◆ TASKS TO PERFORM:
A) In the Ollama guide, how much memory and how many CPU cores were assigned to the KVM virtual machine?
B) Reproduce the Ollama guide verbatim from "To get started" to "and 12 cores.".
C) Name every model that the Ollama guide recommends downloading.

◆ TEXT SEGMENT:
I’ve been playing around with Ollama in a VM on my machine and it is really useful.
To get started I would start by making sure you have capable hardware. You will need recent hardware so that old computer you have laying around may not be enough. I created a VM on my laptop with KVM and gave it 8gb of ram and 12 cores.
Next, read the readme. You can find the Readme at the github repo
https://github.com/ollama/ollama
Once you run the install script you will need to download models. I would download Llama2, Mistral and LLava. As an example you can pull down llama2 with ollama pull llama2
Ollama models are available in the online repo. You can see all of them here: https://ollama.com/library
Once they are downloaded you need to setup openwebui. First, install docker. I am going to assume you already know how to do that. Once docker is installed pull and deploy open web UI with this command. Notice its a little different than the command in the open web UI docs. docker run -d --net=host -e OLLAMA_BASE_URL="http://localhost:11434 -v open-webui:/app/backend/data --name open-webui --restart always ghcr.io/open-webui/open-webui:main
Notice that the networking is shared with the host. This is needed for the connection. I also am setting the environment variable in order to point open web UI to ollama.

◆ DATA LISTING:

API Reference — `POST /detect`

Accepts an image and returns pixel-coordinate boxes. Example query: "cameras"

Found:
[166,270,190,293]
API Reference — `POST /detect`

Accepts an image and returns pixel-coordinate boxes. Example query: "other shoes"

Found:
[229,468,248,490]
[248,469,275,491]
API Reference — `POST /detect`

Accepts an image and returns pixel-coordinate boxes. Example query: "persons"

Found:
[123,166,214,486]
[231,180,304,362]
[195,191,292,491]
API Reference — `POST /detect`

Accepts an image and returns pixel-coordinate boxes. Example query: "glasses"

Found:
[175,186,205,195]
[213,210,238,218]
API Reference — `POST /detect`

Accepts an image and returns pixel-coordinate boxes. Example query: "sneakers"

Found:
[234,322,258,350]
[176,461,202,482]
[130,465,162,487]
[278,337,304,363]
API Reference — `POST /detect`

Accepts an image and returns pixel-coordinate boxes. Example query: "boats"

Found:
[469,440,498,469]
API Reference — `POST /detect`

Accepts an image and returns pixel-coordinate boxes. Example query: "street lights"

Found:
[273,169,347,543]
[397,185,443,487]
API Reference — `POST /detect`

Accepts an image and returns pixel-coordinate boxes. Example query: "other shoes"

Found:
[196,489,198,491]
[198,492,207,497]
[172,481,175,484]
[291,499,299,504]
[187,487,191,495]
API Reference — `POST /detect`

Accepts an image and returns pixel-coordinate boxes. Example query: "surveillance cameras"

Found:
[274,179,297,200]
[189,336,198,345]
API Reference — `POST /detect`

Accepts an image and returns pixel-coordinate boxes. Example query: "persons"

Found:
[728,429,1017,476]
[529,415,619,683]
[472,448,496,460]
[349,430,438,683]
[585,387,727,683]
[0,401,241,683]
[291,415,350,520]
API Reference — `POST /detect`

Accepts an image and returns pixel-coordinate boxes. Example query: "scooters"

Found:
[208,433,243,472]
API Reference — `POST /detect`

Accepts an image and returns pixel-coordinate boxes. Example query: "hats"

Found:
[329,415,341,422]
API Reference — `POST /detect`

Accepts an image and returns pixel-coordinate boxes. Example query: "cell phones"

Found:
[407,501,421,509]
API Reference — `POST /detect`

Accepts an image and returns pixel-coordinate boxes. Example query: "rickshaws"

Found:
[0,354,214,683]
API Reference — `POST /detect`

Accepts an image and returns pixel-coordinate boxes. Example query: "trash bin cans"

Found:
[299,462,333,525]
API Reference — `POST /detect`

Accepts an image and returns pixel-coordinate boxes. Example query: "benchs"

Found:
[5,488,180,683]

◆ SOLUTIONS IN ORDER:
A) 8gb of RAM and 12 cores.

B)
To get started I would start by making sure you have capable hardware. You will need recent hardware so that old computer you have laying around may not be enough. I created a VM on my laptop with KVM and gave it 8gb of ram and 12 cores.

C) Llama2, Mistral, LLava